Since Obama won the White House, the most passionate debates I’ve witnessed or taken part in have not transpired with liberals, but with other conservatives.  I’ve heard this “in-fighting” described as the greatest advantage liberals have over us, accompanied by finger-shaking that we must band together at all cost.  On the contrary.  This internal strife, in fact, demonstrates the most critical element distinguishing us from the left, and we should cling to it ferociously.

The average lib doesn’t get this, or they wouldn’t be a lib.  (Yes, I know that’s what they say about us, too.)  Unfortunately, however, too many conservatives don’t truly grasp the implications, either.  The entire progressive philosophy seeks, not the identification of right from wrong, or a consistent attempt to adhere to principle, but rather to justify the means to a predetermined end, even if the end hasn’t been established as possible or even desirable.  Entitlement policies barely scratch the surface of this mentality underscoring the entire leftist strategy.  It’s demonstrated most clearly by “Rules for Radicals,” the infamous book from liberal icon Saul Alinsky, a man who honed his craft with a mob internship, and introduced his book with a dedication to Satan.  The whole of his thesis advocates doing anything it takes, barring nothing, to impose “progressive” policies.  Morality is relative among leftists, after all.  They love Nietzsche.

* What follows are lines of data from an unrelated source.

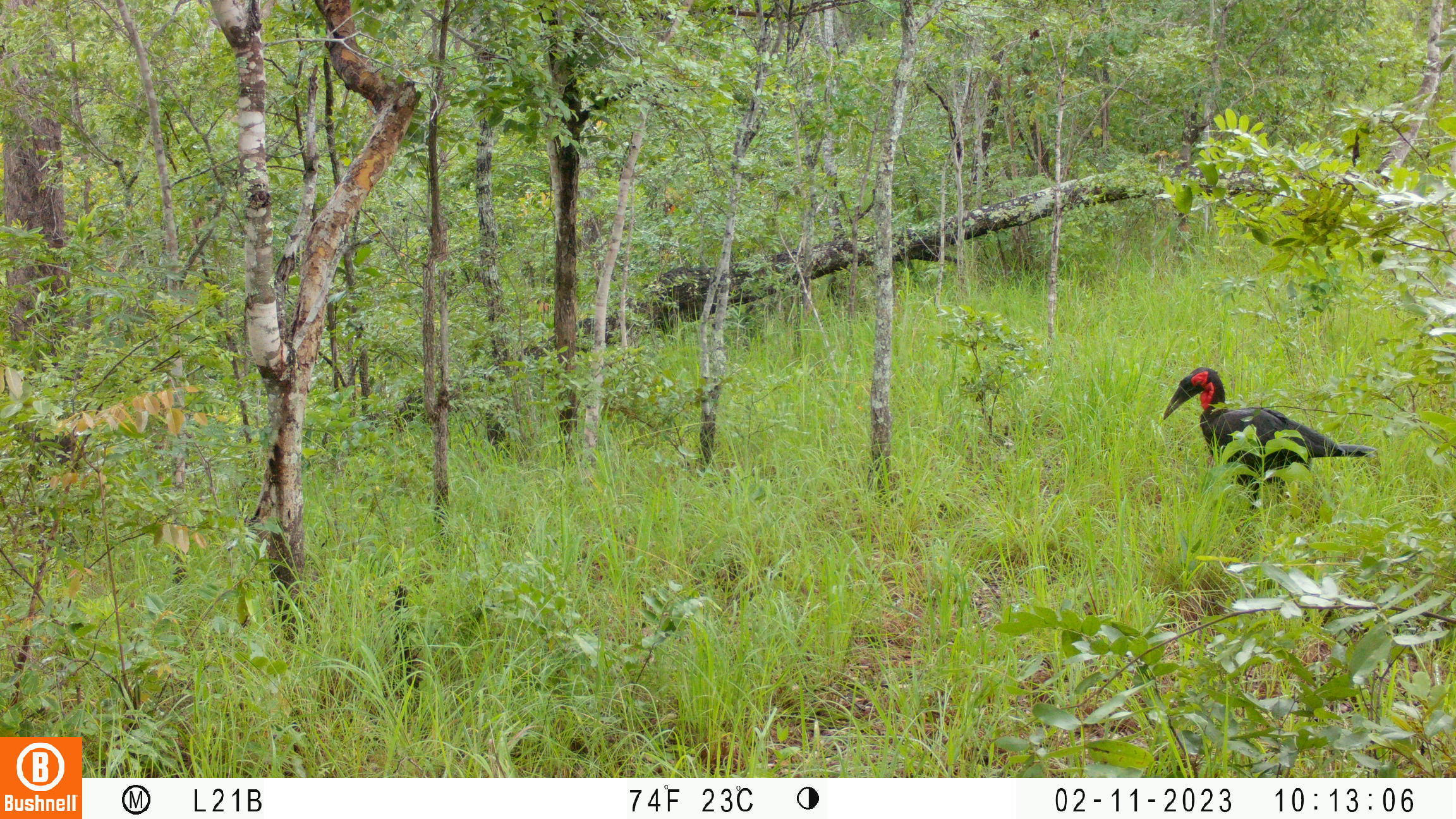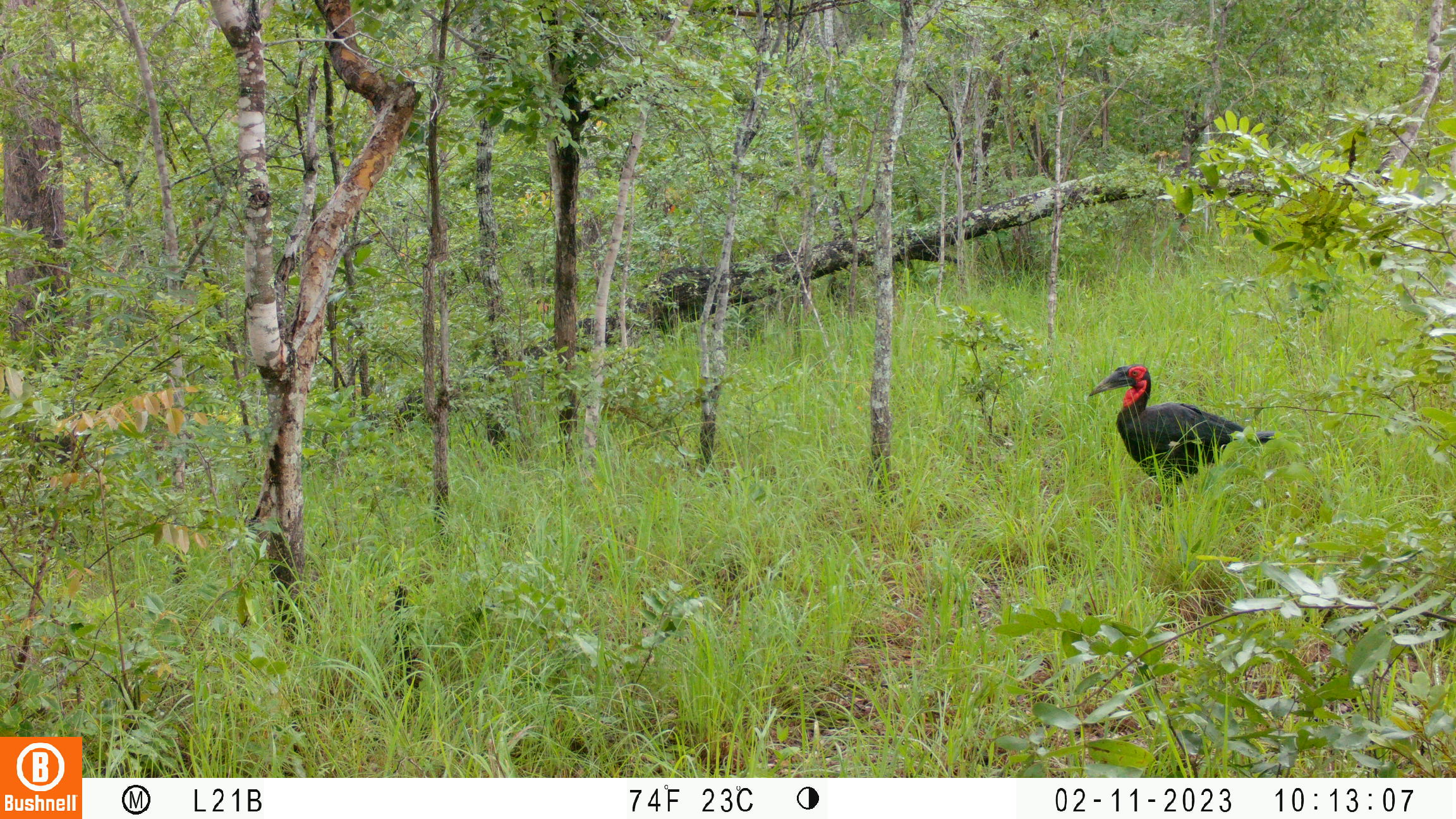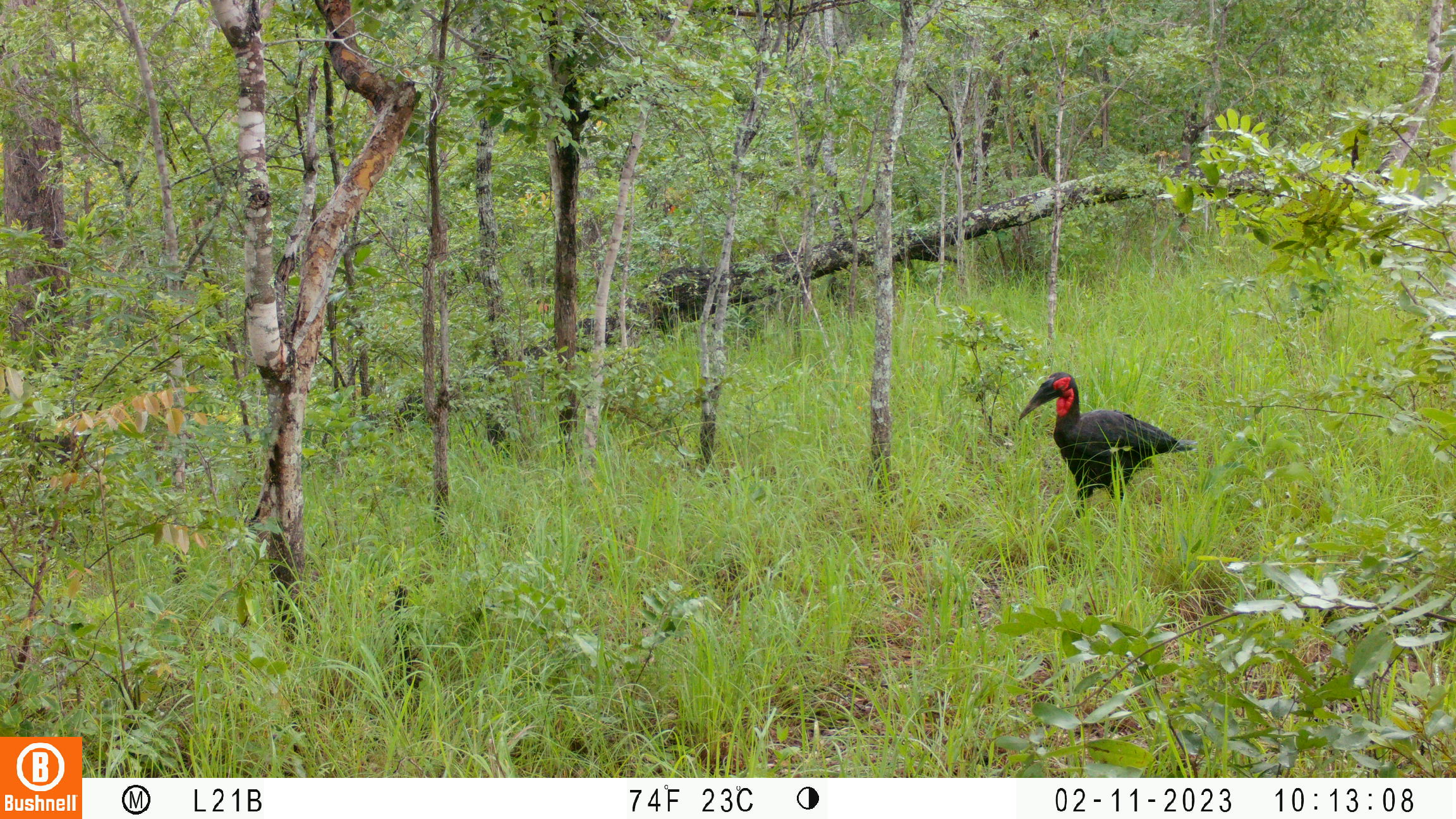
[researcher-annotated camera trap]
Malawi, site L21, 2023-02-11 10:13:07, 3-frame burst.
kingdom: Animalia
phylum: Chordata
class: Aves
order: Bucerotiformes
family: Bucorvidae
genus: Bucorvus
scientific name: Bucorvus leadbeateri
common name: southern ground hornbill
Southern ground hornbill (Bucorvus leadbeateri), count 1.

It so dominates their thinking that various leftist special interest groups will suppress their own supposed principles to maintain a facade of unity, turning a blind eye if fellow leftists are the offenders in question.  Consider the national Organization for Women, who seemingly had no objections to sexist remarks from former President Clinton, and which consistently lets the rap industry slide on its vulgar or violent depictions of women.  In kind, Alabama’s NAACP recently dropped its official objection to the genocide of millions of black infants through legalized abortion after a briefing from NOW.  They don’t hesitate to compromise their principles.  It’s their M.O., straight from the Alinsky handbook, and the very core of their philosophy.  Yet there are conservatives who insist we must strive to be more like them.

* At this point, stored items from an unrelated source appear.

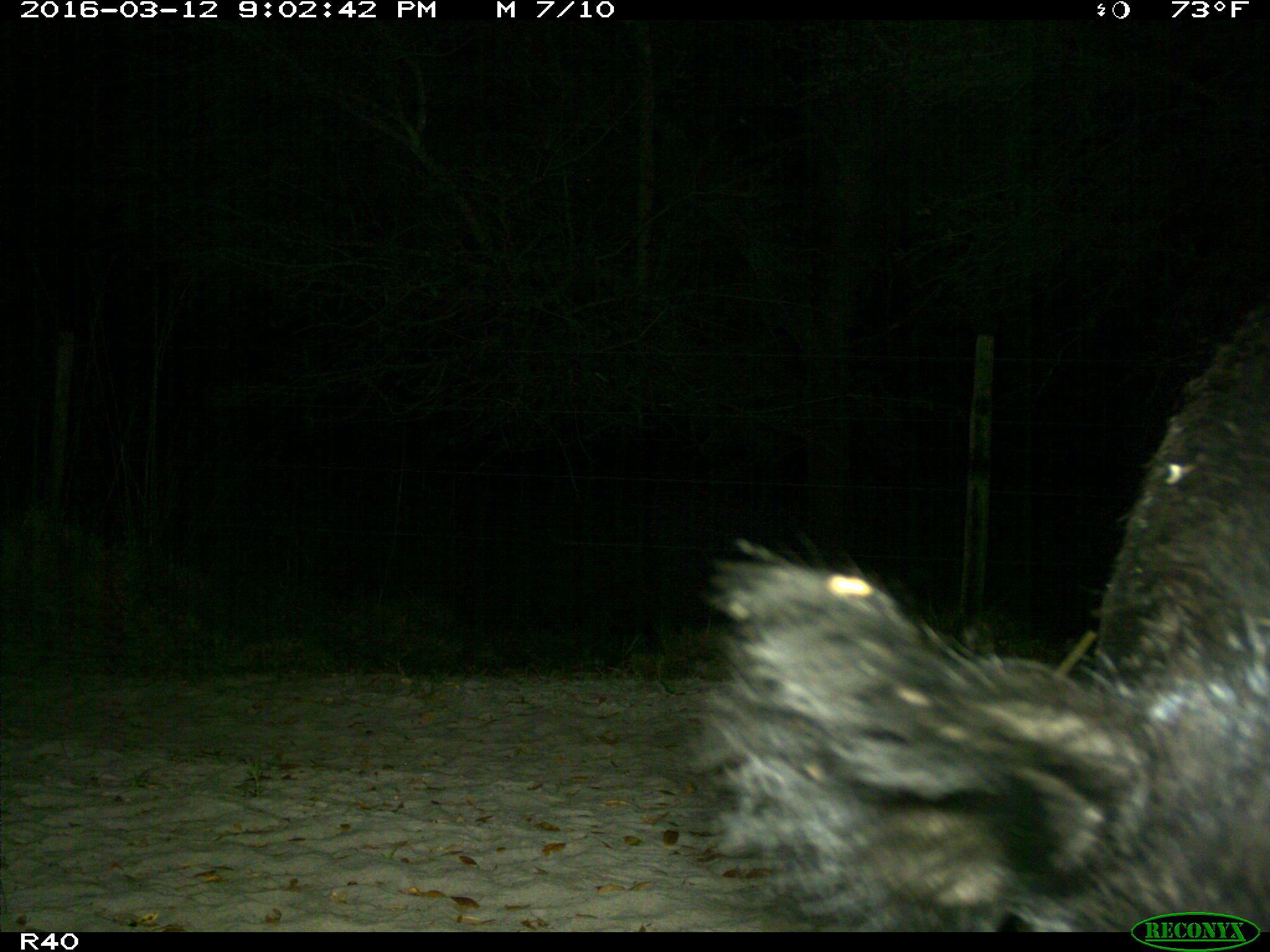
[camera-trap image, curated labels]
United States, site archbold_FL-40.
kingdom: Animalia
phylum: Chordata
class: Mammalia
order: Artiodactyla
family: Suidae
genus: Sus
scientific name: Sus scrofa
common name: wild boar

Considering the voting record of too many GOP legislators, you’d think there was a version called “Rules for Republicans:” forsaking their values, “reaching across the aisle” in the spirit of “compromise” (how did that word become so benevolent), trying to be all things to all people, hoping to secure re-election and the position of power.  It’s just another means to an end, but dare I say, an even less principled one than those pursued by leftists.  There are GOP players that have openly advocated the shady tactics of the Alinsky left, citing that our failure to do so thus far has contributed to the advancement of liberal policy.  It’s an absurd notion.  The GOP’s failure in holding back liberalism is precisely because it has, for decades, repeatedly chosen the liberal route of justification over principle.  The failure comes from not working diligently to market conservatism and standing steadfast for truth.  Instead, they often choose the lazy route, succumbing to that which we fight, and all the while obscuring the difference between left and right.

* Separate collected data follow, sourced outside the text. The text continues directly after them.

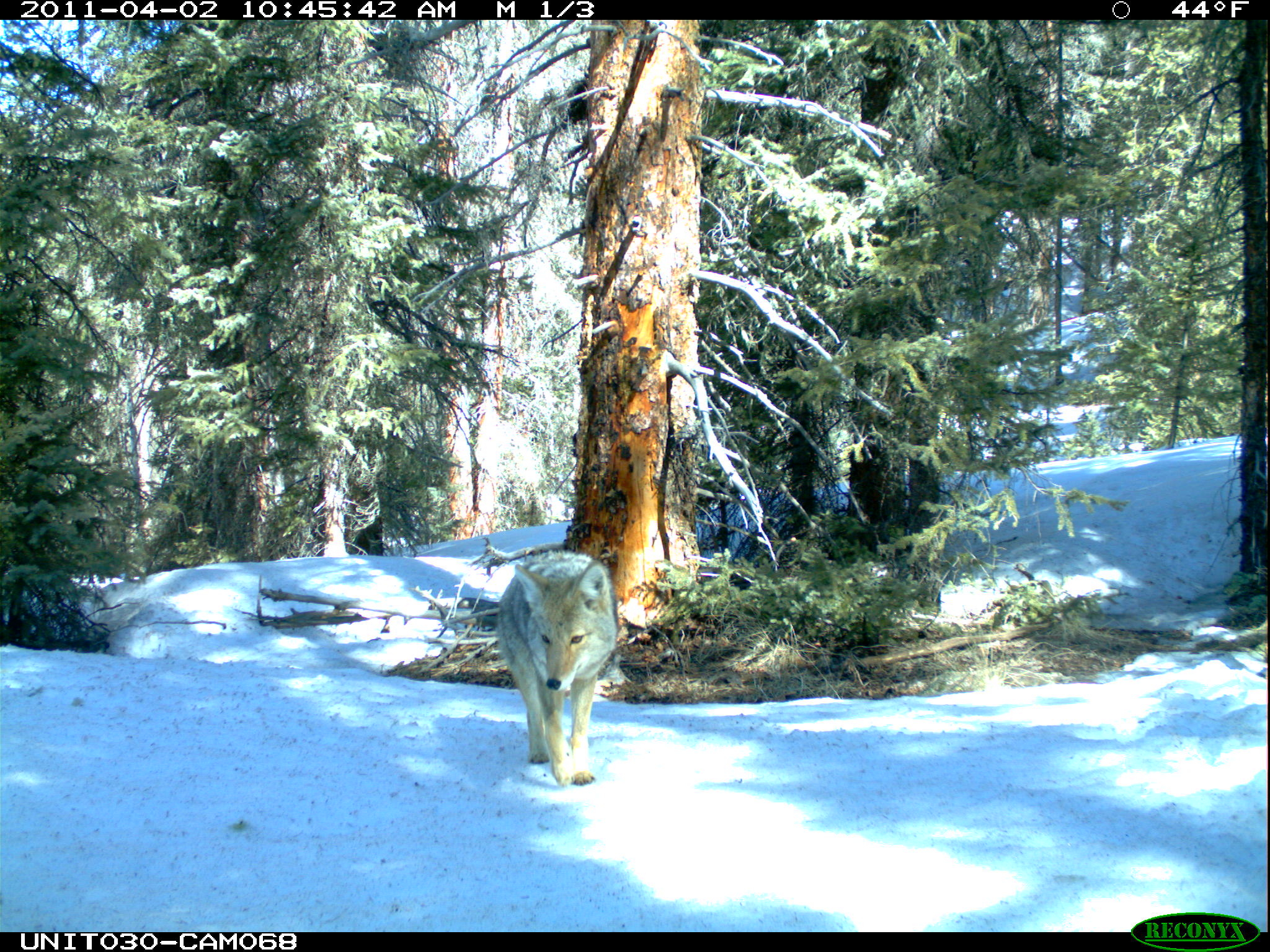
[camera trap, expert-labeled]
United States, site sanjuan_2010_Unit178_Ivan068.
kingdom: Animalia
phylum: Chordata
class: Mammalia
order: Carnivora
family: Canidae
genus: Canis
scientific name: Canis latrans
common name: coyote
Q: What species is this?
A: Canis latrans (coyote).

So how do you defeat the monster without becoming the monster?  This has always been among the greatest challenges of humanity.  But the mightiest armies in history have fallen before passionate people who wielded truth and fought with conviction.  Regardless of its label, at any given time in history, Conservative ideology has been rooted in the pursuit of truth, and in principled conviction that includes both the ends and the means.  Therein lies the conflict among conservatives: the debate between those who think we can “win” through compromise, continuing to behave more like the opposition, and those who recognize the futility of obscuring the difference.  So label it however you wish, Alinsky-ites.  Call it a stalled Congress.  Call it Tea Party, Third Party, or Independent.  I, for one, will not compromise for a contrived win.  I’d rather go down fighting.